Ya da başta Hollanda ve ardından İngiltere olmak üzere, erken dönem burjuva politik-ekonomi yazarlarının gündeme getirdikleri müteşebbislik, özel mülkiyet, para, değiş-tokuş vb. kavram ve süreçlerin nasıl olup da, dışardan bir unsur olmaksızın, kendine uygun zemini Avrupa sınırlılığı içerisinde bulabilmiştir?

Sömürgeci yapı bütüncül değil

Üzerinde önemle durulması gereken bir başka husus, genel itibarıyla birbirinden farklılık arz eden ve her sömürgeci yapı için ayrı ayrı değerlendirilmesi gereken unsurların/süreçlerin olduğu gerçeğidir.

Bu yaklaşım, bize belki de bazı çevrelerin kabul ettiğinin aksine örneğin, Batı Avrupa gibi denizci ulusların bulundukları coğrafyadan başlayan, dünya okyanuslarını aşarak farklı kıtalara ulaşan, birleşik bir emel ve hedef ile hareket eden yapılar olmadığını gösterir.

Aksine, söz konusu Batı Avrupalı denizci uluslar, zaman zaman ortak hareket etmelerinin yanı sıra, belki de çokça, Avrupa’da oluşan ve gelişme gösteren, içinde çatışmacı yaklaşımlarının da olduğu bir dizi toplumsal değişme ve bu yöndeki taleplerini sömürge topraklarına taşınmasına aracılık etmişlerdir.
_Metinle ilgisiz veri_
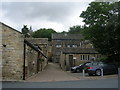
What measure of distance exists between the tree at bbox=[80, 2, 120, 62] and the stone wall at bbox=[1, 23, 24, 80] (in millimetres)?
11727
Yukarıda dikkat çekilen tüm bu hususlar ve benzerlerinin acaba sömürgeciliğe maruz kalmış toplumlarda nasıl anlaşıldığı/karşılık bulduğu yazılı, sözlü ve/ya görsel malzemelerde nasıl sergilendiği konusu ise hâlâ üzerinde çalışılmayı beklemektedir.